Systemic hormonal therapy has a limited role following mastectomy for DCIS. In National Surgical Adjuvant Breast and Bowel Project B-24, a randomized controlled study of tamoxifen following lumpectomy and radiation for DCIS, there was a 2% incidence of contralateral breast events at a median follow-up of 74 months. Women treated in the tamoxifen arm had 74% fewer invasive cancer events and 78% fewer contralateral DCIS compared with the placebo group (21). This benefit appeared to be confined largely to the estrogen receptor (positive) group (28), although these data await validation. Cuzick et al. (29) have recently reported a 29% reduction in recurrent ipsilateral DCIS with tamoxifen (hazard ratio = 0.71, 95% confidence interval = 0.58%–0.88%) (29). Given the low rate of ipsilateral breast events in women following mastectomy for DCIS, tamoxifen does not confer a significant benefit to the ipsilateral breast. Thus, the greatest impact of systemic hormonal therapy after mastectomy for DCIS may be to the contralateral breast, with younger women with longest life expectancy likely to benefit most.
Conclusions
Although mastectomy is the most invasive surgical treatment for DCIS, it remains the gold standard for long-term locoregional control. Mastectomy is the recommended surgical option for women with extensive or multicentric disease. However, it has not been shown to improve breast cancer–specific survival in women with DCIS. It is possible that improvements in surgical technique, including better outcomes from breast reconstruction, have recently led to an unintended consequence of increased rates for both ipsilateral and contralateral prophylactic mastectomy. Thus, even as we gain greater insight into strategies to reduce the risk of invasive cancer in DCIS, it is imperative that efforts also be focused on understanding how women make surgical treatment decisions for DCIS to maximize the benefit and minimize the morbidity resulting from treatment.

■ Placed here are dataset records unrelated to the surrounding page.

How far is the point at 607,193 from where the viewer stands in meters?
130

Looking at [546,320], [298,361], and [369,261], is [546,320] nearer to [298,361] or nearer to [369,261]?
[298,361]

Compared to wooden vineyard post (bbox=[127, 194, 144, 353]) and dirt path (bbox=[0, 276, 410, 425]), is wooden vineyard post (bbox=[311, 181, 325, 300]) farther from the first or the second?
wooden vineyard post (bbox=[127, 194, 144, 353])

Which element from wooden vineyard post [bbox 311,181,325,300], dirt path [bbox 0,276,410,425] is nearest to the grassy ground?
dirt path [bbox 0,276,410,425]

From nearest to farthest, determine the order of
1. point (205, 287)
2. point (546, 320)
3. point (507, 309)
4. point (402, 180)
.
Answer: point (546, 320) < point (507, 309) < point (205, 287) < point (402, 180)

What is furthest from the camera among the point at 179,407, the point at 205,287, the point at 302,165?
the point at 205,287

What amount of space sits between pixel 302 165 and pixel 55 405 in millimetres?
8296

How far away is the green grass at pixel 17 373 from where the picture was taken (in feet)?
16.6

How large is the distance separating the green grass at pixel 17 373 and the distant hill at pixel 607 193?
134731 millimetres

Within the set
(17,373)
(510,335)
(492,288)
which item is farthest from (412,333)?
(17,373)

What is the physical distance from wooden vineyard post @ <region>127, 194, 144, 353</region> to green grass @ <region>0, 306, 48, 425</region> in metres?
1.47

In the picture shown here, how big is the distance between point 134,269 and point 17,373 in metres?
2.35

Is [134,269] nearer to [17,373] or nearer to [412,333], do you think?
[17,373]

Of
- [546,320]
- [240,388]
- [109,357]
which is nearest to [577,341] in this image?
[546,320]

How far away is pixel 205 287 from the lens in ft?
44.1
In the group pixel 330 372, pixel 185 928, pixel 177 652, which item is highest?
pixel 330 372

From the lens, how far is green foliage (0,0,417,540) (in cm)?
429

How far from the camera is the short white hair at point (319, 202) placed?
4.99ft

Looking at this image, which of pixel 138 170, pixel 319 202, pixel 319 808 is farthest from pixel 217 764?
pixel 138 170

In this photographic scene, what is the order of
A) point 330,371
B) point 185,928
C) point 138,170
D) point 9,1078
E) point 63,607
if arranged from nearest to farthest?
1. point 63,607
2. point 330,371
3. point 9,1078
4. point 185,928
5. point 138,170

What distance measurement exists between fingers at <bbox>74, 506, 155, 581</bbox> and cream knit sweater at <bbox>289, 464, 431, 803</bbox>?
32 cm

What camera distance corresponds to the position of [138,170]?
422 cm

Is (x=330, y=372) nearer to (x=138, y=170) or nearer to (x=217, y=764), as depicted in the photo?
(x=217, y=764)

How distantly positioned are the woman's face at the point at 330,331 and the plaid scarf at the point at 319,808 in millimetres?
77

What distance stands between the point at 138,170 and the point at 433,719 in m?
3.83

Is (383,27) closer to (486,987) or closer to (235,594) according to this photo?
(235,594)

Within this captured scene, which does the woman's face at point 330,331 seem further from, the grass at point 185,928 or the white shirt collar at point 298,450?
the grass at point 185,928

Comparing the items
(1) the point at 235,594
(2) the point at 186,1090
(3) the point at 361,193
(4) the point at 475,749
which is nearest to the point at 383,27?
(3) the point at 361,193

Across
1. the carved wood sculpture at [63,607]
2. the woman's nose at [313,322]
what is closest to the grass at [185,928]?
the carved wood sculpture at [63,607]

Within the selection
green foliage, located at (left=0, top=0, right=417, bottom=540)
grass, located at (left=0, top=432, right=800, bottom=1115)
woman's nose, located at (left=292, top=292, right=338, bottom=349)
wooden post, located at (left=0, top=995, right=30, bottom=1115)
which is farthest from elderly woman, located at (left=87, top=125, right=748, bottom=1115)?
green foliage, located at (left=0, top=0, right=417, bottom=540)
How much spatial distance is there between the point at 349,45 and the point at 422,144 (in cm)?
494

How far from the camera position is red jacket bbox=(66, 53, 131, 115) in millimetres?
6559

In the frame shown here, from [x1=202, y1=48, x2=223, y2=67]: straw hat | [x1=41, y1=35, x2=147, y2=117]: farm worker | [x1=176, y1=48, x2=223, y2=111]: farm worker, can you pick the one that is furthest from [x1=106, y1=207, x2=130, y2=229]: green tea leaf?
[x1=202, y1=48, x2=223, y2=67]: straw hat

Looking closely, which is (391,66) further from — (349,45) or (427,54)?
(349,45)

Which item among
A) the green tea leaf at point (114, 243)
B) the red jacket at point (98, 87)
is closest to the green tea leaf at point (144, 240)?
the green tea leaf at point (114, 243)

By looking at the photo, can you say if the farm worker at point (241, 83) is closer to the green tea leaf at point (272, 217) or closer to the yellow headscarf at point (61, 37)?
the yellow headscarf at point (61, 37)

This is particularly important as DCIS continues to be a disease for which invasive potential and clinical impact are as yet poorly defined. Fundamental to progress in this regard will be a greater emphasis on identifying tools to more accurately communicate the risk associated with both the disease and its treatment in patients diagnosed with DCIS.
Funding
National Institutes of Health/National Cancer Center (K23 CA0977181 to E.S.H.).